In Brazil, while the promotion of economic development by the federal government has contributed to an increased rate of deforestation, subnational governments continue to demonstrate interest in working towards REDD+ funding (Santiago 2020). This misalignment in priorities and interest in REDD+ has led to a lack of coherency between federal and state policies, with several Brazilian states having developed their REDD+ policies before the federal government. There need to be more efficient and less bureaucratic structures to attract investments and facilitate access to financial resources, especially by local communities and smallholders applying for projects within official REDD+ frameworks such as the Amazon Fund (Pham et al. 2021[5]).

Sources

[1] Amazon Fund, n.d. (accessed 2.2.22).

[2] Luttrell, C., Betteridge, B., 2017. Lessons for multi-level REDD+ benefit-sharing from revenue distribution in extractive resource sectors (oil, gas and mining). Center for International Forestry Research (CIFOR).

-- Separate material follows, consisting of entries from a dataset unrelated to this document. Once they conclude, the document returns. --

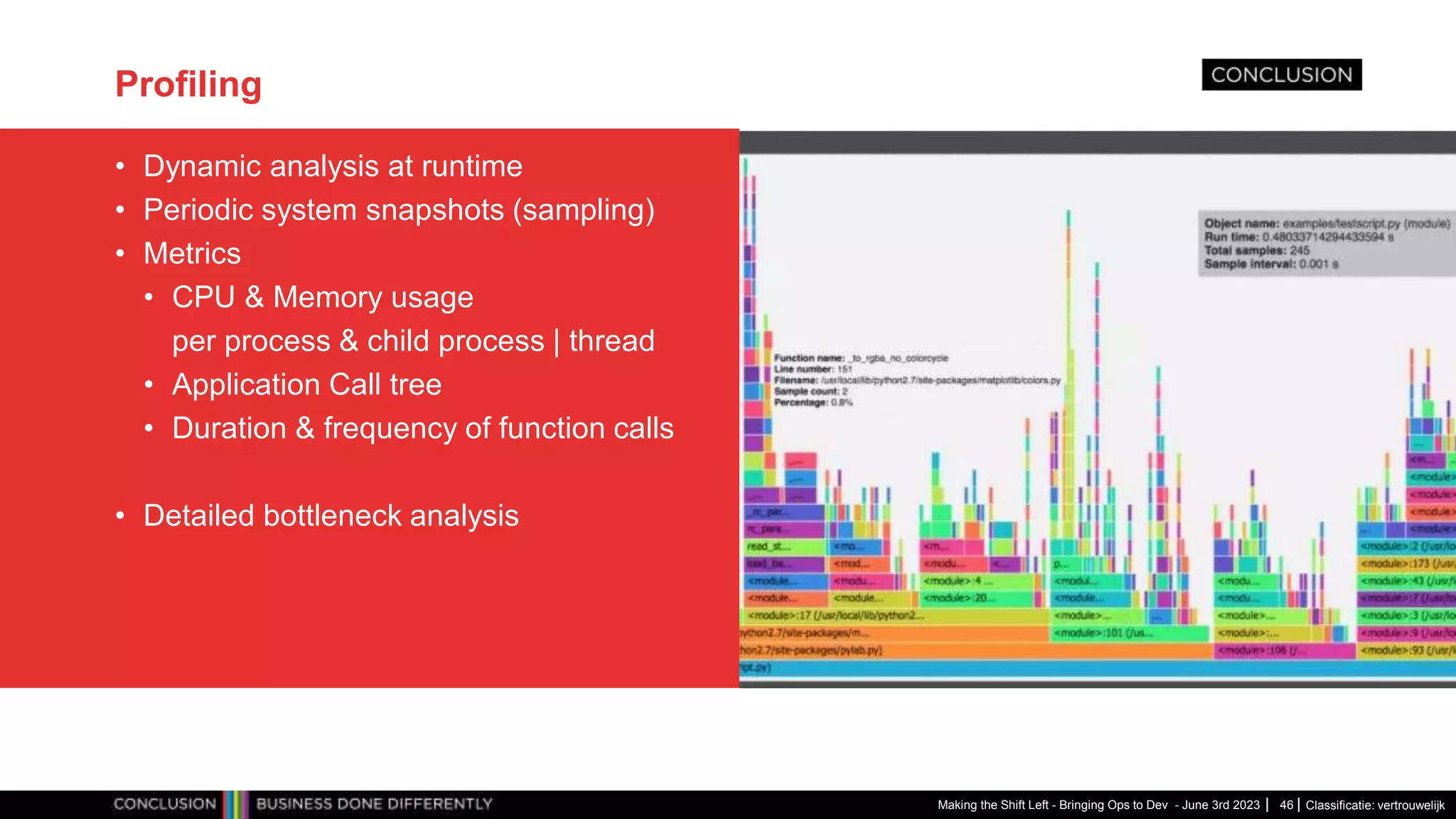 Classificatie: vertrouwelijk
Profiling
• Dynamic analysis at runtime
• Periodic system snapshots (sampling)
• Metrics
• CPU & Memory usage
per process & child process | thread
• Application Call tree
• Duration & frequency of function calls
• Detailed bottleneck analysis
Making the Shift Left - Bringing Ops to Dev - June 3rd 2023 46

[3] Bush, J. And Mukherjee, A. 2017. Encouraging State Governments to Protect and Restore Forests Using Ecological Fiscal Transfers: India’s Tax Revenue Distribution Reform. Conservation Letter 11, 2.

[4] Busch, J., Ring, I., Akullo, M., Amarjargal, O., Borie, M., Cassola, R.S., Cruz-Trinidad, A., Droste, N., Haryanto, J.T., Kasymov, U., Kotenko, N.V., Lhkagvadorj, A., De Paulo, F.L.L., May, P.H., Mukherjee, A., Mumbunan, S., Santos, R., Tacconi, L., Verde Selva, G., Verma, M., Wang, X., Yu, L., Zhou, K., 2021. A global review of ecological fiscal transfers. Nat Sustain 4, 756–765.

[5] Pham, T.T., Moeliono, M., Yuwono, J., Dwisatrio, B., Gallo, P., 2021. REDD+ finance in Brazil, Indonesia and Vietnam: Stakeholder perspectives between 2009-2019. Global Environmental Change 70, 102330.